Extract provided
Meet the real Alice
Alice's Adventures in Wonderland (now more commonly known as Alice in Wonderland) was published in 1865. The sequel Through the Looking Glass came out six years later. Lewis Carroll, the author of these much loved children's novels, was actually called Charles Lutwidge Dodgson and he was a mathematics lecturer at Oxford University.
Why is Alice in Wonderland such a popular book?
I can clearly remember when I read Alice in Wonderland for the first time. The story terrified and fascinated me all at once. John Tenniel's illustrations contributed to my terror (especially his depiction of the Duchess, see below).
Alice's adventures are anything but boring. She follows a very stressed rabbit and, after a little bit of running about, falls down a rabbit hole.
Almost unconcerned over obvious dangers (don't follow a rabbit with a watch, don't join the party of a mad hatter, don't drink a bottle filled with unknown fluids...and so on), very curious Alice begins her adventure by exploring her peculiar surroundings and by meeting unusual characters.

Spatial reasoning records

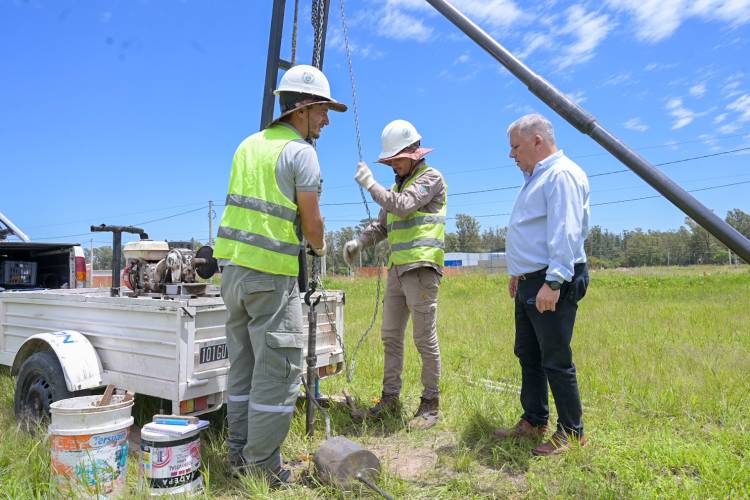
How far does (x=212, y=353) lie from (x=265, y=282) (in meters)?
0.85

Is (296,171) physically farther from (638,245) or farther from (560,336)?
(638,245)

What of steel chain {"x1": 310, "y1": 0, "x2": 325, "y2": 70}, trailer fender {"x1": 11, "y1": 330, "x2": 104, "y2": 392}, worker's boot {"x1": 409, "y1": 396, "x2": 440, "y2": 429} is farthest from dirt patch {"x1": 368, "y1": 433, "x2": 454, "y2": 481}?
steel chain {"x1": 310, "y1": 0, "x2": 325, "y2": 70}

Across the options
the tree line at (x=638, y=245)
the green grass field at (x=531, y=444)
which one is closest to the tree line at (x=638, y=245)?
the tree line at (x=638, y=245)

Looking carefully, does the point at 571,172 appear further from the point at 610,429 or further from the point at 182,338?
the point at 182,338

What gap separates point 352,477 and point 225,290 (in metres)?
1.23

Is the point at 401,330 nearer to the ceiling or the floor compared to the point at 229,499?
nearer to the ceiling

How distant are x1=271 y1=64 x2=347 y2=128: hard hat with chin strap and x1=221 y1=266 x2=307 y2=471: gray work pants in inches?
39.2

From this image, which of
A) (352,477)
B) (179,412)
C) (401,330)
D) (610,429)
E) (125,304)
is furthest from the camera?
(401,330)

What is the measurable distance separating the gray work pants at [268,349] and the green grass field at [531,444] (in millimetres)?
222

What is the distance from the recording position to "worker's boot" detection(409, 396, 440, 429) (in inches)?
150

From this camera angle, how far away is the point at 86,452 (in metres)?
2.61

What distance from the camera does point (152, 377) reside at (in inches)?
124

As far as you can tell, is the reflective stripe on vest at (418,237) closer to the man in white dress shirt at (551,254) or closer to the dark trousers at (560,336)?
the man in white dress shirt at (551,254)

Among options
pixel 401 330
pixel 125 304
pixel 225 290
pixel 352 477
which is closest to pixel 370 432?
pixel 401 330
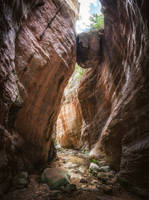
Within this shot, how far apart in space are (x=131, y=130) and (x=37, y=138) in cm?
438

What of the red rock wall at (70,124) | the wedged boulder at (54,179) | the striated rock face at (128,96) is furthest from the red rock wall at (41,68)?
the red rock wall at (70,124)

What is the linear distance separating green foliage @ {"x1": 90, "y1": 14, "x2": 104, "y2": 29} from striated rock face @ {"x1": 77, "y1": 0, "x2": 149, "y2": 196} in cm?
250

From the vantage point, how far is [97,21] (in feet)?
35.7

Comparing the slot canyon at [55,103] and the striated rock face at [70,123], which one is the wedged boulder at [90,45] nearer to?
the slot canyon at [55,103]

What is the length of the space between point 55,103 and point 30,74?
2.62 m

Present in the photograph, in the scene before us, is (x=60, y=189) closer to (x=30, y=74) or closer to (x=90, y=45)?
(x=30, y=74)

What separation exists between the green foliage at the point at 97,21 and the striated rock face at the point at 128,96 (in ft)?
8.19

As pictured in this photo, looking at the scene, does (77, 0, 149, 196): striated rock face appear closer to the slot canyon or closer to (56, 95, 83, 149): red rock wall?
the slot canyon

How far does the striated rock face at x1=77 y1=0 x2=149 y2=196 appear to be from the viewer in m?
3.56

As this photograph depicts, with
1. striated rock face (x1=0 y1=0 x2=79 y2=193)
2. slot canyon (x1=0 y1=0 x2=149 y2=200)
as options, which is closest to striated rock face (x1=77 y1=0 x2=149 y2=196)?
slot canyon (x1=0 y1=0 x2=149 y2=200)

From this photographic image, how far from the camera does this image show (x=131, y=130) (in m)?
4.40

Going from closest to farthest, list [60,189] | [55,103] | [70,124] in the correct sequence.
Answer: [60,189] < [55,103] < [70,124]

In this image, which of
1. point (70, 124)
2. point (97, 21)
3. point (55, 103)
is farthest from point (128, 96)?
point (70, 124)

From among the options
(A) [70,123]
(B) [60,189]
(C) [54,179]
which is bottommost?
(B) [60,189]
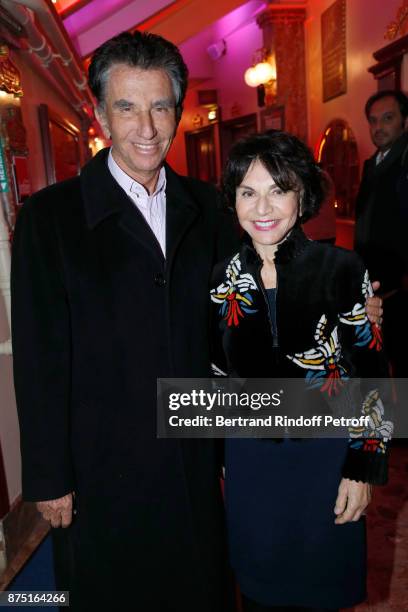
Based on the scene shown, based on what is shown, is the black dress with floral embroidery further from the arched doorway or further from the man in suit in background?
the arched doorway

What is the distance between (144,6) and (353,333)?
5045 millimetres

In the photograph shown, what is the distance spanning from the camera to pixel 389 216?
2.86m

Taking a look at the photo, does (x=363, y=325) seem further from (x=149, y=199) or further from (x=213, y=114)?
(x=213, y=114)

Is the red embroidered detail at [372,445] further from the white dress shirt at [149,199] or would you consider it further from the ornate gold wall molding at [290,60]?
the ornate gold wall molding at [290,60]

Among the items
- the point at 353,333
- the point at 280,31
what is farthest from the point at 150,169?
the point at 280,31

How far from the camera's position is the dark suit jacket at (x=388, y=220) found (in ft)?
9.16

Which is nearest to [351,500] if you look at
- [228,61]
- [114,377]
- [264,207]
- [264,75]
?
[114,377]

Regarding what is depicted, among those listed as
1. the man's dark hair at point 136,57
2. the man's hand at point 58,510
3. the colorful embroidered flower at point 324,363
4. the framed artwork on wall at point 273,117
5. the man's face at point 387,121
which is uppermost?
the framed artwork on wall at point 273,117

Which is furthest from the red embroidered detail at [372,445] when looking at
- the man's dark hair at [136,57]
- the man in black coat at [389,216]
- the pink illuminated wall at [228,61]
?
the pink illuminated wall at [228,61]

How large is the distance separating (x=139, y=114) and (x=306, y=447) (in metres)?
1.06

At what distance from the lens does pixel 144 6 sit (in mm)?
5090

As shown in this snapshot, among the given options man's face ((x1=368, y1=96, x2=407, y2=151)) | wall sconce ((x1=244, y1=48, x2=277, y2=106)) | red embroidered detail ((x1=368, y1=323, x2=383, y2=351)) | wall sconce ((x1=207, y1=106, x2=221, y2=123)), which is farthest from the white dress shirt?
wall sconce ((x1=207, y1=106, x2=221, y2=123))

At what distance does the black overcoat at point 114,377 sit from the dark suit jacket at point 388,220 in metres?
1.65

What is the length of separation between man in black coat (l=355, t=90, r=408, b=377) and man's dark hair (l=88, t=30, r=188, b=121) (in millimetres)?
1842
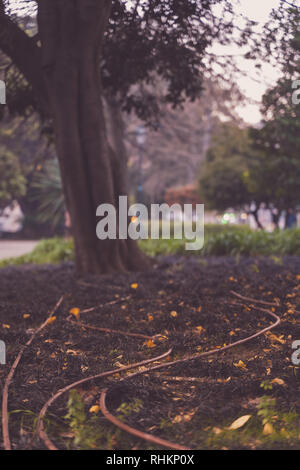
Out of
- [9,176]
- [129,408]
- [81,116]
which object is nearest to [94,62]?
[81,116]

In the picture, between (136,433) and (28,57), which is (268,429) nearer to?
(136,433)

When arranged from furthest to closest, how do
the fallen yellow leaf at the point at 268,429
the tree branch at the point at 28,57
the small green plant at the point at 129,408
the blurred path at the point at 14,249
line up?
the blurred path at the point at 14,249
the tree branch at the point at 28,57
the small green plant at the point at 129,408
the fallen yellow leaf at the point at 268,429

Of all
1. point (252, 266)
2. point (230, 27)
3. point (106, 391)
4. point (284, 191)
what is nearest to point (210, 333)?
point (106, 391)

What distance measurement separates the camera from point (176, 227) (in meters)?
19.0

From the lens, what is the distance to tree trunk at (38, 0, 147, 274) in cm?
660

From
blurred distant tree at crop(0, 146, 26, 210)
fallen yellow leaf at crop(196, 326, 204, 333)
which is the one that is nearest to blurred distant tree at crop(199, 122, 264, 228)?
blurred distant tree at crop(0, 146, 26, 210)

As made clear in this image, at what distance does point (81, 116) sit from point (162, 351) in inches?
162

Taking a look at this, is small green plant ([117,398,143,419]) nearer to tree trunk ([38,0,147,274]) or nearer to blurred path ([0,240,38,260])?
tree trunk ([38,0,147,274])

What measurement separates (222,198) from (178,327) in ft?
55.3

Brief 1
List every danger that the Alice in Wonderland article gives in parentheses as something Alice is almost unconcerned about.
Brief 2
Copy from the Alice in Wonderland article the passage between "Meet the real" and "a rabbit hole.", inclusive.
The records are separate from the Alice in Wonderland article.

Reply 1
- follow a rabbit with a watch
- join the party of a mad hatter
- drink a bottle filled with unknown fluids

Reply 2
Meet the real Alice
Alice's Adventures in Wonderland (now more commonly known as Alice in Wonderland) was published in 1865. The sequel Through the Looking Glass came out six years later. Lewis Carroll, the author of these much loved children's novels, was actually called Charles Lutwidge Dodgson and he was a mathematics lecturer at Oxford University.
Why is Alice in Wonderland such a popular book?
I can clearly remember when I read Alice in Wonderland for the first time. The story terrified and fascinated me all at once. John Tenniel's illustrations contributed to my terror (especially his depiction of the Duchess, see below).
Alice's adventures are anything but boring. She follows a very stressed rabbit and, after a little bit of running about, falls down a rabbit hole.